I did so with very high expectations. Spent countless hours mixing up slop (various PC components & chemicals) with no understanding of how difficult I was making things. 
Needless to say, I exhausted my stash of CPU's and other potential sources learning how NOT to do it. 

With renewed expectations, Hoke's book, this Forum and a greater understanding, I start anew. 
Thanks again.


----------



## glondor (Sep 20, 2012)

Butcher, you are a fantastic moderator.


----------



## butcher (Sep 20, 2012)

Thanks glondor,
I feel I am just another member doing what any of our good members do, trying to help make this the best place to learn from our friends, I do hope I do not let anyone one down.
Although it seems as though some people think of me as an enemy (like the banned Hacker trying to destroy my computer).
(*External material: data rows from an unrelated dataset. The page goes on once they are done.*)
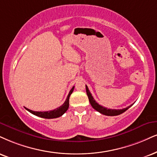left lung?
Returning a JSON list of instances; mask_svg holds the SVG:
<instances>
[{
  "label": "left lung",
  "mask_w": 157,
  "mask_h": 157,
  "mask_svg": "<svg viewBox=\"0 0 157 157\" xmlns=\"http://www.w3.org/2000/svg\"><path fill=\"white\" fill-rule=\"evenodd\" d=\"M86 94H87L89 100H90V102L91 104V105L92 106V108H94V110H96L97 111L100 112V113L104 114L105 116H117V115H120L124 112L127 111L129 108H130L132 105L128 106L127 108H123V109H110V108H107L103 107V106L99 105V104L93 98V97L92 96V94L90 93V90L87 87V86L86 85Z\"/></svg>",
  "instance_id": "obj_1"
}]
</instances>
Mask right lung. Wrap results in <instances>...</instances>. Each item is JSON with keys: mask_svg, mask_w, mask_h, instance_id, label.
Wrapping results in <instances>:
<instances>
[{"mask_svg": "<svg viewBox=\"0 0 157 157\" xmlns=\"http://www.w3.org/2000/svg\"><path fill=\"white\" fill-rule=\"evenodd\" d=\"M74 90V86H73V88L71 89V91L69 92L68 95H67L66 100L64 103L61 106H59V108H56L55 110H52V111H33L32 110L28 109V108H25V109L27 111H28L30 113L34 114V115L37 116V117L44 118V119H55V118H58L61 117L62 115H63L65 112L67 111V110L68 109L69 107V98L71 94H72L73 91Z\"/></svg>", "mask_w": 157, "mask_h": 157, "instance_id": "1", "label": "right lung"}]
</instances>
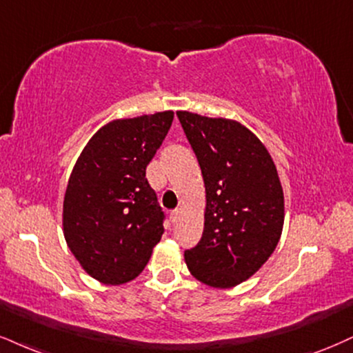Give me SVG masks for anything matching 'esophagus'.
I'll use <instances>...</instances> for the list:
<instances>
[{
	"instance_id": "esophagus-1",
	"label": "esophagus",
	"mask_w": 353,
	"mask_h": 353,
	"mask_svg": "<svg viewBox=\"0 0 353 353\" xmlns=\"http://www.w3.org/2000/svg\"><path fill=\"white\" fill-rule=\"evenodd\" d=\"M180 214H181V211H180V210H175V211L170 212V219H172V223H173V224L178 223V219H180Z\"/></svg>"
}]
</instances>
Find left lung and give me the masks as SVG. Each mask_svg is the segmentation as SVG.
Wrapping results in <instances>:
<instances>
[{
	"label": "left lung",
	"instance_id": "8db88e82",
	"mask_svg": "<svg viewBox=\"0 0 353 353\" xmlns=\"http://www.w3.org/2000/svg\"><path fill=\"white\" fill-rule=\"evenodd\" d=\"M201 167L203 237L185 252L190 273L212 288L249 280L273 254L285 223V196L272 155L245 125L176 111Z\"/></svg>",
	"mask_w": 353,
	"mask_h": 353
}]
</instances>
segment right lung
<instances>
[{
  "label": "right lung",
  "mask_w": 353,
  "mask_h": 353,
  "mask_svg": "<svg viewBox=\"0 0 353 353\" xmlns=\"http://www.w3.org/2000/svg\"><path fill=\"white\" fill-rule=\"evenodd\" d=\"M173 111L114 119L90 139L68 178L63 236L81 268L104 285L141 275L163 234V212L145 168Z\"/></svg>",
  "instance_id": "obj_1"
}]
</instances>
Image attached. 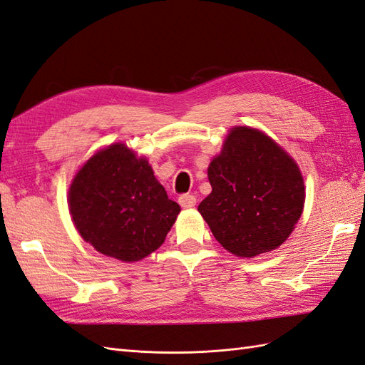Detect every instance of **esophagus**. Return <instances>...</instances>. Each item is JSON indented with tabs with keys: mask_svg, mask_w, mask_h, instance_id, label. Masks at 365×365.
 <instances>
[{
	"mask_svg": "<svg viewBox=\"0 0 365 365\" xmlns=\"http://www.w3.org/2000/svg\"><path fill=\"white\" fill-rule=\"evenodd\" d=\"M178 202L180 205L182 207V209H192V207H195L196 204V198L193 195H189V193H184L181 195L178 198Z\"/></svg>",
	"mask_w": 365,
	"mask_h": 365,
	"instance_id": "1",
	"label": "esophagus"
}]
</instances>
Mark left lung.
Instances as JSON below:
<instances>
[{
  "label": "left lung",
  "instance_id": "obj_1",
  "mask_svg": "<svg viewBox=\"0 0 365 365\" xmlns=\"http://www.w3.org/2000/svg\"><path fill=\"white\" fill-rule=\"evenodd\" d=\"M207 173L212 193L198 210L225 250L253 258L289 238L302 213L304 181L272 138L235 127Z\"/></svg>",
  "mask_w": 365,
  "mask_h": 365
}]
</instances>
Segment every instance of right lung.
I'll return each mask as SVG.
<instances>
[{
    "label": "right lung",
    "instance_id": "obj_1",
    "mask_svg": "<svg viewBox=\"0 0 365 365\" xmlns=\"http://www.w3.org/2000/svg\"><path fill=\"white\" fill-rule=\"evenodd\" d=\"M68 209L84 241L124 262L161 247L181 212L156 181L149 161L120 143L95 153L76 173Z\"/></svg>",
    "mask_w": 365,
    "mask_h": 365
}]
</instances>
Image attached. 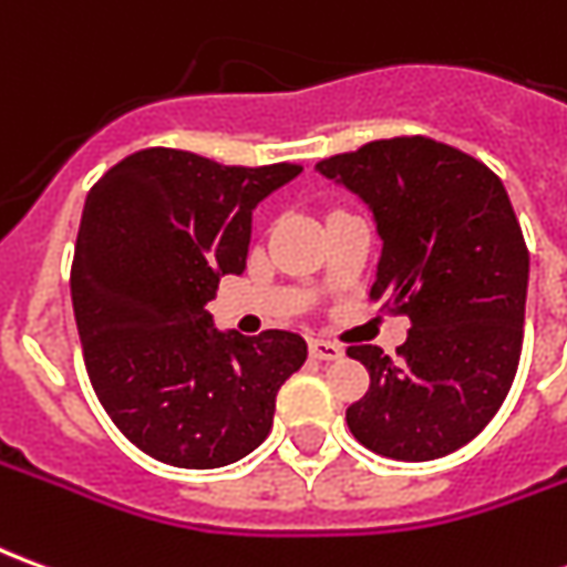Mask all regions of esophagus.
Segmentation results:
<instances>
[{
    "mask_svg": "<svg viewBox=\"0 0 567 567\" xmlns=\"http://www.w3.org/2000/svg\"><path fill=\"white\" fill-rule=\"evenodd\" d=\"M309 355L319 358V361H337V358H343V349L331 340H309Z\"/></svg>",
    "mask_w": 567,
    "mask_h": 567,
    "instance_id": "34e87169",
    "label": "esophagus"
}]
</instances>
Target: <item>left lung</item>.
Listing matches in <instances>:
<instances>
[{"instance_id": "1", "label": "left lung", "mask_w": 567, "mask_h": 567, "mask_svg": "<svg viewBox=\"0 0 567 567\" xmlns=\"http://www.w3.org/2000/svg\"><path fill=\"white\" fill-rule=\"evenodd\" d=\"M364 199L382 255L370 300L410 319L398 361L349 346L370 373L346 410L361 446L398 462L462 450L498 413L523 352L528 248L511 197L486 163L394 136L316 163Z\"/></svg>"}]
</instances>
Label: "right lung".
Instances as JSON below:
<instances>
[{"label":"right lung","mask_w":567,"mask_h":567,"mask_svg":"<svg viewBox=\"0 0 567 567\" xmlns=\"http://www.w3.org/2000/svg\"><path fill=\"white\" fill-rule=\"evenodd\" d=\"M300 169L145 148L91 187L72 260L84 368L105 413L151 458L206 471L270 434L307 340L215 331L206 303L221 276L246 270L255 206Z\"/></svg>","instance_id":"obj_1"}]
</instances>
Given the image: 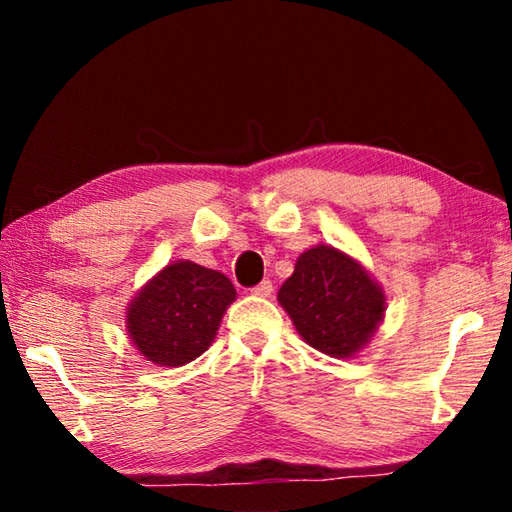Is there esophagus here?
Here are the masks:
<instances>
[{
  "label": "esophagus",
  "mask_w": 512,
  "mask_h": 512,
  "mask_svg": "<svg viewBox=\"0 0 512 512\" xmlns=\"http://www.w3.org/2000/svg\"><path fill=\"white\" fill-rule=\"evenodd\" d=\"M273 293V282L271 280H264L259 282L257 287L253 289V296H259V298H268Z\"/></svg>",
  "instance_id": "obj_1"
}]
</instances>
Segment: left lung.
I'll use <instances>...</instances> for the list:
<instances>
[{
  "label": "left lung",
  "mask_w": 512,
  "mask_h": 512,
  "mask_svg": "<svg viewBox=\"0 0 512 512\" xmlns=\"http://www.w3.org/2000/svg\"><path fill=\"white\" fill-rule=\"evenodd\" d=\"M277 302L302 341L334 359H352L366 348L386 314V291L359 259L318 244L298 257Z\"/></svg>",
  "instance_id": "left-lung-1"
}]
</instances>
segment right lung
I'll use <instances>...</instances> for the list:
<instances>
[{
  "label": "right lung",
  "mask_w": 512,
  "mask_h": 512,
  "mask_svg": "<svg viewBox=\"0 0 512 512\" xmlns=\"http://www.w3.org/2000/svg\"><path fill=\"white\" fill-rule=\"evenodd\" d=\"M235 300L237 291L223 273L176 259L135 293L126 307V332L146 361L185 366L210 348Z\"/></svg>",
  "instance_id": "obj_1"
}]
</instances>
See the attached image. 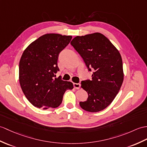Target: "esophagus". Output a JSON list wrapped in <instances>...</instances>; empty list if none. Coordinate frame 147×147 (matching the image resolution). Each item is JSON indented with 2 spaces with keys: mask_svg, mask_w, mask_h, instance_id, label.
<instances>
[{
  "mask_svg": "<svg viewBox=\"0 0 147 147\" xmlns=\"http://www.w3.org/2000/svg\"><path fill=\"white\" fill-rule=\"evenodd\" d=\"M73 85L74 88H76V89H80L81 86V84L80 83H73Z\"/></svg>",
  "mask_w": 147,
  "mask_h": 147,
  "instance_id": "1",
  "label": "esophagus"
}]
</instances>
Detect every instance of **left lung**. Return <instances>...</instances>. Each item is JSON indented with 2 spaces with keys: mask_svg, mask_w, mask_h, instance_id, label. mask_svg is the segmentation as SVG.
I'll return each instance as SVG.
<instances>
[{
  "mask_svg": "<svg viewBox=\"0 0 147 147\" xmlns=\"http://www.w3.org/2000/svg\"><path fill=\"white\" fill-rule=\"evenodd\" d=\"M71 44L80 54L90 71L92 80L81 81L88 94L80 103L85 111L98 112L110 105L120 90L124 74L120 53L110 40L99 32L76 36Z\"/></svg>",
  "mask_w": 147,
  "mask_h": 147,
  "instance_id": "obj_1",
  "label": "left lung"
}]
</instances>
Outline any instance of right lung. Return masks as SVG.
I'll return each instance as SVG.
<instances>
[{
  "label": "right lung",
  "instance_id": "1",
  "mask_svg": "<svg viewBox=\"0 0 147 147\" xmlns=\"http://www.w3.org/2000/svg\"><path fill=\"white\" fill-rule=\"evenodd\" d=\"M71 39V36L46 34L23 52L19 62V83L26 97L34 107L43 110L57 108L62 103L65 91L73 88L71 82L55 78L59 70L58 56Z\"/></svg>",
  "mask_w": 147,
  "mask_h": 147
}]
</instances>
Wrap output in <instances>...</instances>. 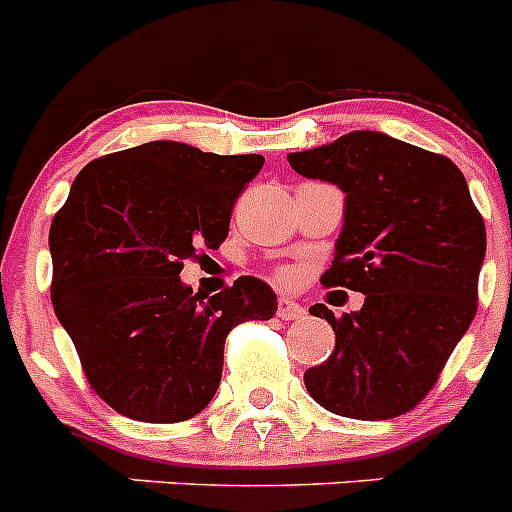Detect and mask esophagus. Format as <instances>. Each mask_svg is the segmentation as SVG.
Masks as SVG:
<instances>
[{
  "label": "esophagus",
  "mask_w": 512,
  "mask_h": 512,
  "mask_svg": "<svg viewBox=\"0 0 512 512\" xmlns=\"http://www.w3.org/2000/svg\"><path fill=\"white\" fill-rule=\"evenodd\" d=\"M277 315L282 320H300L302 315H305V307H302L300 302L292 300V297H279Z\"/></svg>",
  "instance_id": "34e87169"
}]
</instances>
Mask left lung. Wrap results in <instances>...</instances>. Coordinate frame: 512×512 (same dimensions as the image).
<instances>
[{
    "label": "left lung",
    "instance_id": "obj_1",
    "mask_svg": "<svg viewBox=\"0 0 512 512\" xmlns=\"http://www.w3.org/2000/svg\"><path fill=\"white\" fill-rule=\"evenodd\" d=\"M287 161L346 194L323 284L364 295V307L343 318L310 307L333 325L336 348L305 372L307 392L343 418H397L431 392L477 312L487 235L467 179L446 156L377 130Z\"/></svg>",
    "mask_w": 512,
    "mask_h": 512
}]
</instances>
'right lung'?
Segmentation results:
<instances>
[{
    "label": "right lung",
    "mask_w": 512,
    "mask_h": 512,
    "mask_svg": "<svg viewBox=\"0 0 512 512\" xmlns=\"http://www.w3.org/2000/svg\"><path fill=\"white\" fill-rule=\"evenodd\" d=\"M261 166L259 153L151 140L84 166L53 217V310L94 392L125 418L179 423L205 410L230 328L277 312L256 277L210 300L179 277L197 248L228 238L235 200Z\"/></svg>",
    "instance_id": "obj_1"
}]
</instances>
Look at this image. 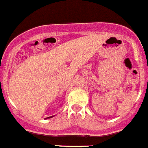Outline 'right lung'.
<instances>
[{"instance_id":"add662e5","label":"right lung","mask_w":148,"mask_h":148,"mask_svg":"<svg viewBox=\"0 0 148 148\" xmlns=\"http://www.w3.org/2000/svg\"><path fill=\"white\" fill-rule=\"evenodd\" d=\"M52 117H53V116H49V117H47V118H46V119H50L52 118Z\"/></svg>"}]
</instances>
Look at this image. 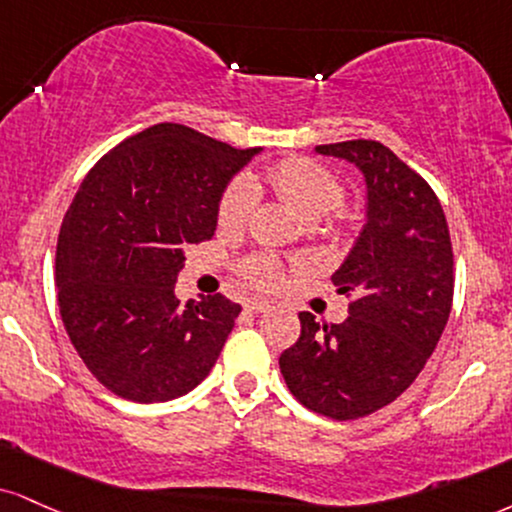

BangBang, keep studying until it is clear what to do, you have great resources here on the forum, work on lower value scrap, small experiments, until you understand the processes well, this will help from losing money while learning the ropes, also remember to keep a healthy stock pot as Hoke suggests.


----------



## Alkymida (Oct 1, 2012)

Hi Bangbang

I´m new here too and have nearly been on this site since i joined.
Experimenting, reading, making mistakes and learning by doing.

But with small portions of everything so i don´t make expensive or hazardous mistakes.

Until now i have gathered about 0,5 g of PGM black powder from only 2 RAM-sticks and the last 24 hours i have reverse-plated an object i nearly threw away.
It has given me 3 g of golddust so far, and i´m looking forward to purify this and melt it down to a nugget. :0)

Best regards
Peter


----------